#### [STATED PROBLEM]
Rewrite the following lines, replacing "camera" with "lens" everywhere it occurs and leaving everything else unchanged.

#### [EXERCISE INPUTS]

"""

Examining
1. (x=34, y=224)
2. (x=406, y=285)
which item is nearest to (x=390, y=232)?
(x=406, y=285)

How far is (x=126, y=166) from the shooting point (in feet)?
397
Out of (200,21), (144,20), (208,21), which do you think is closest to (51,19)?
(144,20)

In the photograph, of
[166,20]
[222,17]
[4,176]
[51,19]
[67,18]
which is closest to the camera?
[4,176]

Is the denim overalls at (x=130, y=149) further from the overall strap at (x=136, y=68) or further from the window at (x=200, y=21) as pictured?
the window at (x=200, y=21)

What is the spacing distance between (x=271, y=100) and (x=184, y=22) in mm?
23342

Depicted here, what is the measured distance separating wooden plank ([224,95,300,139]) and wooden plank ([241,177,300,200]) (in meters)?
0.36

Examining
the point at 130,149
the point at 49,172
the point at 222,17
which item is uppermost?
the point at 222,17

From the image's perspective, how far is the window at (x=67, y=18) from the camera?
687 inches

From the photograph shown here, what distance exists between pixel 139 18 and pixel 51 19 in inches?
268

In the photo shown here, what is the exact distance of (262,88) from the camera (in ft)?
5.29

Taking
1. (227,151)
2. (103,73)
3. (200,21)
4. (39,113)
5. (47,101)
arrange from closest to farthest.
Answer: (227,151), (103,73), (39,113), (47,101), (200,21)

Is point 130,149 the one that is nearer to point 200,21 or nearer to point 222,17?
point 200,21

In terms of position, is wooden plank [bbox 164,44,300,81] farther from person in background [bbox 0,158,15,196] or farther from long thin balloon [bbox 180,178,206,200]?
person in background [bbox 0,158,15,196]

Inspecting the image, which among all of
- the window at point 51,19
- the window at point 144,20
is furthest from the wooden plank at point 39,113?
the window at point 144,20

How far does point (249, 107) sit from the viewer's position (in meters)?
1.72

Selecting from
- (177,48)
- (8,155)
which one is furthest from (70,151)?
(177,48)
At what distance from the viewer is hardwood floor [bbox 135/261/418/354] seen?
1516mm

"""

#### [COMPLETED TASK]
Examining
1. (x=34, y=224)
2. (x=406, y=285)
which item is nearest to (x=390, y=232)?
(x=406, y=285)

How far is (x=126, y=166) from the shooting point (in feet)?
397
Out of (200,21), (144,20), (208,21), which do you think is closest to (51,19)?
(144,20)

In the photograph, of
[166,20]
[222,17]
[4,176]
[51,19]
[67,18]
which is closest to the lens?
[4,176]

Is the denim overalls at (x=130, y=149) further from the overall strap at (x=136, y=68) or further from the window at (x=200, y=21) as pictured?
the window at (x=200, y=21)

What is the spacing distance between (x=271, y=100) and (x=184, y=22) in mm?
23342

Depicted here, what is the measured distance separating wooden plank ([224,95,300,139]) and wooden plank ([241,177,300,200]) (in meters)?
0.36

Examining
the point at 130,149
the point at 49,172
the point at 222,17
which item is uppermost?
the point at 222,17

From the image's perspective, how far is the window at (x=67, y=18) from the lens?
687 inches

From the photograph shown here, what distance exists between pixel 139 18 and pixel 51 19 in inches?
268

In the photo shown here, what is the exact distance of (262,88) from the lens (in ft)?
5.29

Taking
1. (227,151)
2. (103,73)
3. (200,21)
4. (39,113)
5. (47,101)
arrange from closest to farthest.
Answer: (227,151), (103,73), (39,113), (47,101), (200,21)

Is point 130,149 the one that is nearer to point 200,21 or nearer to point 222,17?
point 200,21

In terms of position, is wooden plank [bbox 164,44,300,81] farther from person in background [bbox 0,158,15,196] or farther from long thin balloon [bbox 180,178,206,200]?
person in background [bbox 0,158,15,196]

Inspecting the image, which among all of
- the window at point 51,19
- the window at point 144,20
is furthest from the wooden plank at point 39,113?
the window at point 144,20

How far does point (249, 107) sit from the viewer's position (in meters)?
1.72

Selecting from
- (177,48)
- (8,155)
which one is furthest from (70,151)?
(177,48)
At what distance from the viewer is hardwood floor [bbox 135/261/418/354] seen?
1516mm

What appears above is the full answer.